--- Start of PROVIDED RECORDS ---

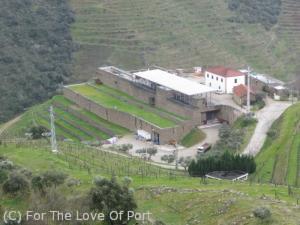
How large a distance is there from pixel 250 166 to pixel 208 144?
13.7 m

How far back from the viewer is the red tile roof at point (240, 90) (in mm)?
55438

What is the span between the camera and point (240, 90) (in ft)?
183

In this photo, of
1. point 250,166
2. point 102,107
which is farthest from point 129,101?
point 250,166

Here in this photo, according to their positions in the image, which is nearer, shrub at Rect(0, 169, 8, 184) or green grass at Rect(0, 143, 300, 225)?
green grass at Rect(0, 143, 300, 225)

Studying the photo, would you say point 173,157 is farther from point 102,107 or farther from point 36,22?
point 36,22

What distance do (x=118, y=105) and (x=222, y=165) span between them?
23308 mm

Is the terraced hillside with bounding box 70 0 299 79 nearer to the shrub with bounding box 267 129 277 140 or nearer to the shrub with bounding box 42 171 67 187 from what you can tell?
the shrub with bounding box 267 129 277 140

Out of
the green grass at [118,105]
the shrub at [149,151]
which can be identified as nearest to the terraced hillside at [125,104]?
the green grass at [118,105]

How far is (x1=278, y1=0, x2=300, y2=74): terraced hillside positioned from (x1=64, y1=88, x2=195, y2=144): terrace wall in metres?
32.9

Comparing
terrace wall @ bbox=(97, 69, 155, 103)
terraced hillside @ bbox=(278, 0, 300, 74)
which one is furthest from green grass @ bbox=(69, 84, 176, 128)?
terraced hillside @ bbox=(278, 0, 300, 74)

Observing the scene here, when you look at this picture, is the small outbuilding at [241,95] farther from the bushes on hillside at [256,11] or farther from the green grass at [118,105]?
the bushes on hillside at [256,11]

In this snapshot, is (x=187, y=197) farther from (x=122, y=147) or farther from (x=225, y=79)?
(x=225, y=79)

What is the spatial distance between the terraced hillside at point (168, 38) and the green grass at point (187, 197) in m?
44.5

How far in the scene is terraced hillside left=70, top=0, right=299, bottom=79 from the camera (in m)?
80.2
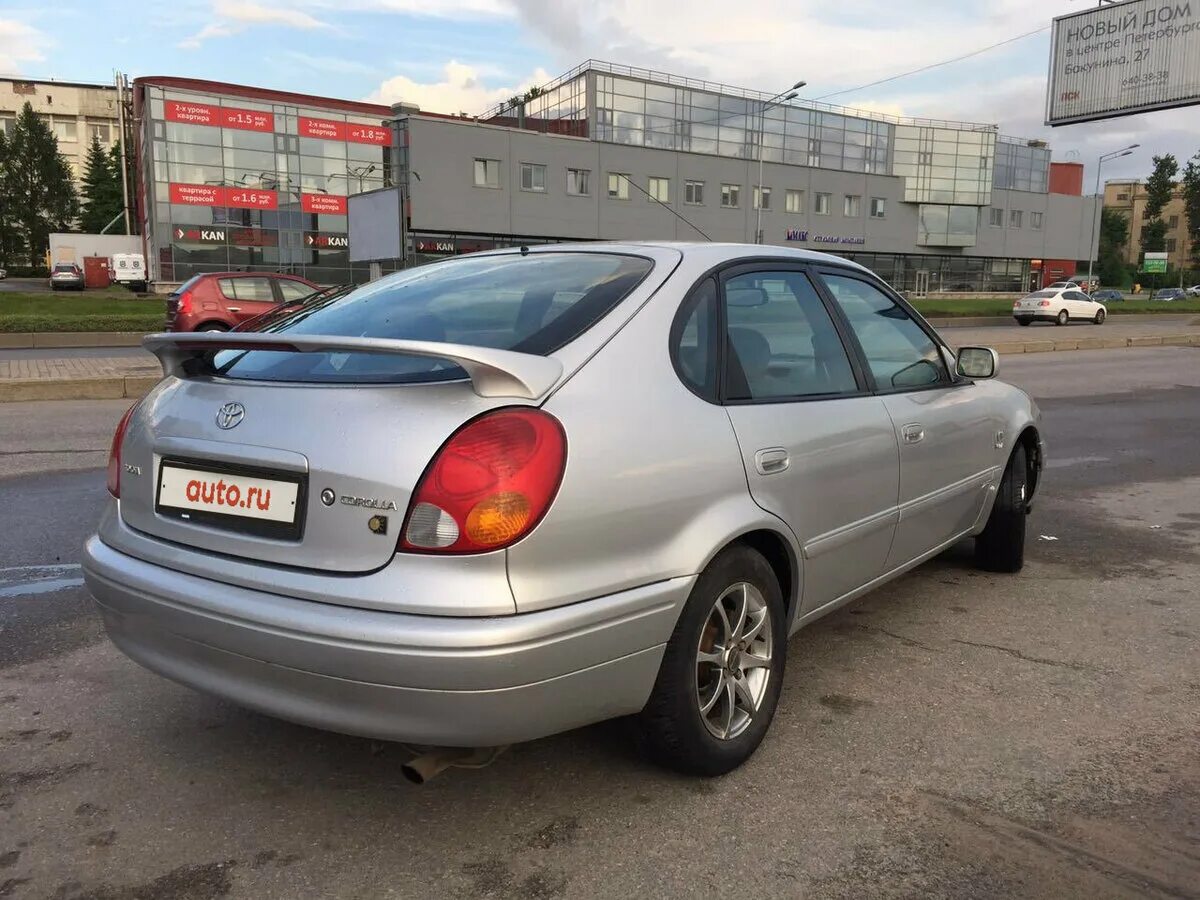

--- End of PROVIDED RECORDS ---

THE TASK: Extract every line of the records that contains the word "with", keeping the lines in their original order.

EXERCISE RESPONSE:
Is the terraced hillside with bounding box 70 0 299 79 nearer to the shrub with bounding box 267 129 277 140 or nearer to the shrub with bounding box 42 171 67 187 from what you can tell?
the shrub with bounding box 267 129 277 140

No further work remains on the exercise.